Unexpected discovery in the depths of space
An international team of researchers led by Roberta Tripodi from the University of Ljubljana has been observing the galaxy CANUCS-LRD-z8.6, located at a vast distance from Earth. Light from this galaxy has traveled 13.3 billion light-years to reach modern telescopes. The galaxy dates back to the era of reionization—a period when the Universe was just beginning to form its first stars and galaxies.
At the center of CANUCS-LRD-z8.6, scientists discovered a supermassive black hole with a mass exceeding 100 million times that of the Sun. This value is dozens of times greater than predicted by existing models for such an early stage in the evolution of the cosmos. Objects like this had never been observed before in such young and compact galaxies.
Analysis of the galaxy and black hole properties
CANUCS-LRD-z8.6 is much smaller than the Milky Way, but its star formation rate is remarkable: about 50 new stars are born here every year, which is unusual for such a young system. Spectral studies show that the gas temperature inside the galaxy reaches nearly 40,000 degrees Celsius, while the heavy element content is extremely low—less than one-fifth of the Sun’s level.
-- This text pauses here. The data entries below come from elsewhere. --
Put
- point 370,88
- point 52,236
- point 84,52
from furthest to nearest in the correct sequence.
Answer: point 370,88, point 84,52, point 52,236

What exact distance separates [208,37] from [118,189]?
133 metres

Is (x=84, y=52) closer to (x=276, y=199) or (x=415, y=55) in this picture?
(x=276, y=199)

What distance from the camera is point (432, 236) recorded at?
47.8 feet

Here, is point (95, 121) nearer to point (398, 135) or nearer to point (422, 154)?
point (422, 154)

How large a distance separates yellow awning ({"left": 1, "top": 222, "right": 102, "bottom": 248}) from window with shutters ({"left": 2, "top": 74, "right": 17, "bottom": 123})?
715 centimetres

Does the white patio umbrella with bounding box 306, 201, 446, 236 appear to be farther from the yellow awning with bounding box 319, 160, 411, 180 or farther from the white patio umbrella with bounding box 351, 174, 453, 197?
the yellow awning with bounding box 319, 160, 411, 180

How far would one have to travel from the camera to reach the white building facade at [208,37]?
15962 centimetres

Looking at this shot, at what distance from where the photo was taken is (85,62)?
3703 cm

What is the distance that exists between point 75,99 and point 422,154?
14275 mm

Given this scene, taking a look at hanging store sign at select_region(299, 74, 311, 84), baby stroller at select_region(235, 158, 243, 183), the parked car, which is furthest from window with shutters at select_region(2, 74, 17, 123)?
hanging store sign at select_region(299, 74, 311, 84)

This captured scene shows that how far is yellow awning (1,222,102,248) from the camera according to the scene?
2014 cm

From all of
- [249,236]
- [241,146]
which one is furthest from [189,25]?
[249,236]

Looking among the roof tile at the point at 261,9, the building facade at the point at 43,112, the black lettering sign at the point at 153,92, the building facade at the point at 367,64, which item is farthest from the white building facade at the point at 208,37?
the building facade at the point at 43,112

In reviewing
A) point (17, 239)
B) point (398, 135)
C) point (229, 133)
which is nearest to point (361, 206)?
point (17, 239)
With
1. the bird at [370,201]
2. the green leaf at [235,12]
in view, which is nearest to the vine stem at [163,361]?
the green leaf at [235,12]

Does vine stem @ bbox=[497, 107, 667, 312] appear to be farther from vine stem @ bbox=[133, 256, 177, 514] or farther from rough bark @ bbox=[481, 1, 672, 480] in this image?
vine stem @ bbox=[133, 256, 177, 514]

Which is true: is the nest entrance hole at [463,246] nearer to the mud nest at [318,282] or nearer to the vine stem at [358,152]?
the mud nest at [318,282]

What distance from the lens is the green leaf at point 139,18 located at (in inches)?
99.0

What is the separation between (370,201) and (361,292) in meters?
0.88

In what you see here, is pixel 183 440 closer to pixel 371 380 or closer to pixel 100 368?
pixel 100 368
These findings indicate that the galaxy’s chemical composition has remained virtually unchanged since its formation. The stars are only beginning to enrich the surrounding space with metals, and the system itself retains the characteristics of the primordial Universe. The core’s activity cannot be explained solely by star formation processes, pointing to a powerful influence from the central black hole.
Hypotheses on the Origin of the Giant Object
Astronomers believe that the rapid formation of the supermassive black hole is linked to unusual conditions in the early Universe. It likely did not result from the collapse of a massive star, but rather from the direct collapse of a huge gas cloud. This scenario helps explain how the black hole could accumulate a mass exceeding 100 million solar masses in such a short period.
Calculations show that this object could have absorbed matter at a rate far exceeding the so-called Eddington limit—the theoretical boundary for the stable growth of black holes. This discovery challenges previous assumptions about the evolution rates of similar objects in the early Universe.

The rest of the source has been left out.